This little known and previously unpublished painting is a fine example of Reynolds’s mature portraiture. Preserved in remarkable condition the painting has remained in the family’s possession since its completion. Recorded in Reynolds’s Account Ledger for 1776, the portrait shows the sophisticated visual language Reynolds had developed to compose his depictions of patrician women, particularly of mothers with their children. The successful grouping of Elizabeth Rolleston caused the present painting to be engraved in the nineteenth century as ‘Maternal Love’. Elizabeth Rolleston and her son Samuel, are shown in a complex serpentine pose, almost certainly derived from an old master painting or print, a pose that Reynolds had first trialled in a grand full-length depiction of Elizabeth, Viscountess Melbourne which was exhibited at the Royal Academy in 1773.
The portrait was commissioned by Samuel Rolleston shortly after his marriage to Elizabeth Carr and birth of their first son, Samuel. Rolleston was the son of a successful London merchant and member of the Goldsmiths Company, Matthew Rolleston who had been elected a sheriff of the City of London in 1756. He had considerable property and commercial interests in Southampton and on the Isle of Wight, where Samuel owned a number of mills. In short, the Rollestons belonged to the burgeoning middle class whose wealth was founded on commerce and manufacturing rather than land.

**Given request 1:** Render this sentence from the text on the Reynolds portrait into French: "The portrait was commissioned by Samuel Rolleston shortly after his marriage to Elizabeth Carr and birth of their first son, Samuel."
The text on the Reynolds portrait and the entries that follow are unrelated material.

[Records from a dataset]
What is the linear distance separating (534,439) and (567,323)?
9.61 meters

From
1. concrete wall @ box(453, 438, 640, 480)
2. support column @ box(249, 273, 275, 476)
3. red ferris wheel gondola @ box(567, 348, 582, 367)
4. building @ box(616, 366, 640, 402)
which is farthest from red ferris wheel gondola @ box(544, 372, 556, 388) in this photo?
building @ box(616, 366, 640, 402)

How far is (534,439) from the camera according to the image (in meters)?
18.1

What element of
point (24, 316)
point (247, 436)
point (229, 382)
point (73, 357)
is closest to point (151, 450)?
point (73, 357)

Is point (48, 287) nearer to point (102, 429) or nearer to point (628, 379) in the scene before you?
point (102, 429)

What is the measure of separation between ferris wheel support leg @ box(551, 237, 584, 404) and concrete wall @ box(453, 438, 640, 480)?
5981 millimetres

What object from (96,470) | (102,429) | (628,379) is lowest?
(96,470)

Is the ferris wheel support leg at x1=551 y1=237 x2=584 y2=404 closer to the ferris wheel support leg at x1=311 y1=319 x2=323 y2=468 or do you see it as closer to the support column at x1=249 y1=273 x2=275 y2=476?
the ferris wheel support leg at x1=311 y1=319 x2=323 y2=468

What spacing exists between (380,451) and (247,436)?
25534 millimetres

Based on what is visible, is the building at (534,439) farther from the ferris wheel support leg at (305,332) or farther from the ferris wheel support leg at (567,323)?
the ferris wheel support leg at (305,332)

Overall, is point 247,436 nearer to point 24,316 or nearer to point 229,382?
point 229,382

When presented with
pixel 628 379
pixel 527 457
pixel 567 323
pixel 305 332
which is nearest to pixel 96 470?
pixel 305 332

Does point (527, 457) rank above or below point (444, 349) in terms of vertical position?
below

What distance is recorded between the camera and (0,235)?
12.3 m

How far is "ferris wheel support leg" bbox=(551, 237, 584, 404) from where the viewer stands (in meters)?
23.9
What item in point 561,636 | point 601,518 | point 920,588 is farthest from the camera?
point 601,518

**Given request 2:** Show every line of the entries that contains the word "wheel", treating uppercase and lowercase letters as distinct.

**Full answer 1:** Le portrait fut commandé par Samuel Rolleston peu après son mariage avec Elizabeth Carr et la naissance de leur premier fils, Samuel.

**Full answer 2:**
3. red ferris wheel gondola @ box(567, 348, 582, 367)
which is farthest from red ferris wheel gondola @ box(544, 372, 556, 388) in this photo?
What is the measure of separation between ferris wheel support leg @ box(551, 237, 584, 404) and concrete wall @ box(453, 438, 640, 480)?
Is the ferris wheel support leg at x1=551 y1=237 x2=584 y2=404 closer to the ferris wheel support leg at x1=311 y1=319 x2=323 y2=468 or do you see it as closer to the support column at x1=249 y1=273 x2=275 y2=476?
the ferris wheel support leg at x1=311 y1=319 x2=323 y2=468
Based on what is visible, is the building at (534,439) farther from the ferris wheel support leg at (305,332) or farther from the ferris wheel support leg at (567,323)?
the ferris wheel support leg at (305,332)
How far is "ferris wheel support leg" bbox=(551, 237, 584, 404) from where the viewer stands (in meters)?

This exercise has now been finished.